*Aim of the task*
Transcribe the material below word for word, keeping each line and its punctuation unchanged.

*Exercise input*
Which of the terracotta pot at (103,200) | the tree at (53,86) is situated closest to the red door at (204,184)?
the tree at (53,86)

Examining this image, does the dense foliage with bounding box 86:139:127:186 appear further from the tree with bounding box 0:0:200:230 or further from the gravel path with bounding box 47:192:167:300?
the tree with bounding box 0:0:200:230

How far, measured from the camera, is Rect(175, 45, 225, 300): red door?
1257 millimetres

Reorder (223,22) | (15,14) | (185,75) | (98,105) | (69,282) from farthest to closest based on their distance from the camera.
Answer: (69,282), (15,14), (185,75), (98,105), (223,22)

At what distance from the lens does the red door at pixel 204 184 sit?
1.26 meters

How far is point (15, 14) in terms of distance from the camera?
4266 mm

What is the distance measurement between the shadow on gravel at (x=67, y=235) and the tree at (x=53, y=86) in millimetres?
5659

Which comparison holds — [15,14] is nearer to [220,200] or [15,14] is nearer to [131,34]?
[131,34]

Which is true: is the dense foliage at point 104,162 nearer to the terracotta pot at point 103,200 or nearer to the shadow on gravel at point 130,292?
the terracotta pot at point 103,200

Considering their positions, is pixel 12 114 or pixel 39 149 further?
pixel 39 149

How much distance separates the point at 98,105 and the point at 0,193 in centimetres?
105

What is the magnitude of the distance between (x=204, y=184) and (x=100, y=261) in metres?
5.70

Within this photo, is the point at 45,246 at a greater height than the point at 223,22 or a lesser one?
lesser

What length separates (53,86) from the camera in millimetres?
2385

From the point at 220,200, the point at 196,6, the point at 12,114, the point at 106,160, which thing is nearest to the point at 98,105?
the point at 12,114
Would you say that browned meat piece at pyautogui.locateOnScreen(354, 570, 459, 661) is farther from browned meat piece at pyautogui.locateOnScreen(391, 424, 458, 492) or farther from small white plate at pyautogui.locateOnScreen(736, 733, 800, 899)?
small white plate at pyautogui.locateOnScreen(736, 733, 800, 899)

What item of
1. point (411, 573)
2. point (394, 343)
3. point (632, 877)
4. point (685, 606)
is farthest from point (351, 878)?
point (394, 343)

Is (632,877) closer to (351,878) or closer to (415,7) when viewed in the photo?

*The solution*
Which of the terracotta pot at (103,200) | the tree at (53,86) is situated closest to the red door at (204,184)?
the tree at (53,86)

Examining this image, does the dense foliage with bounding box 86:139:127:186 appear further from the tree with bounding box 0:0:200:230 or further from the gravel path with bounding box 47:192:167:300?
the tree with bounding box 0:0:200:230

How far, measured from the camera, is Rect(175, 45, 225, 300): red door?
1257 millimetres

Reorder (223,22) | (15,14) | (185,75) | (98,105) | (69,282) from farthest to closest based on their distance from the camera.
Answer: (69,282), (15,14), (185,75), (98,105), (223,22)

At what distance from the lens does the red door at pixel 204 184 sit?
1.26 meters

How far is point (15, 14) in terms of distance from the camera?
4266 mm

What is the distance measurement between the shadow on gravel at (x=67, y=235) and the tree at (x=53, y=86) in millimetres?
5659

Which comparison holds — [15,14] is nearer to [220,200] or [15,14] is nearer to [131,34]?
[131,34]

Which is true: is the dense foliage at point 104,162 nearer to the terracotta pot at point 103,200 or nearer to the shadow on gravel at point 130,292?
the terracotta pot at point 103,200

Considering their positions, is pixel 12 114 or pixel 39 149 further?
pixel 39 149

How much distance separates the point at 98,105 and the point at 0,193 in centimetres?
105

What is the magnitude of the distance between (x=204, y=184) and (x=100, y=261) in metres?
5.70

Within this photo, is the point at 45,246 at a greater height than the point at 223,22 or a lesser one?
lesser

What length separates (53,86) from the camera in millimetres?
2385

From the point at 220,200, the point at 196,6, the point at 12,114, the point at 106,160, which thing is nearest to the point at 98,105?
the point at 12,114
Would you say that browned meat piece at pyautogui.locateOnScreen(354, 570, 459, 661) is farther from browned meat piece at pyautogui.locateOnScreen(391, 424, 458, 492) or farther from small white plate at pyautogui.locateOnScreen(736, 733, 800, 899)?
small white plate at pyautogui.locateOnScreen(736, 733, 800, 899)

What item of
1. point (411, 573)
2. point (394, 343)
3. point (632, 877)
4. point (685, 606)
is farthest from point (351, 878)?
point (394, 343)

Is (632,877) closer to (351,878) or closer to (415,7) when viewed in the photo?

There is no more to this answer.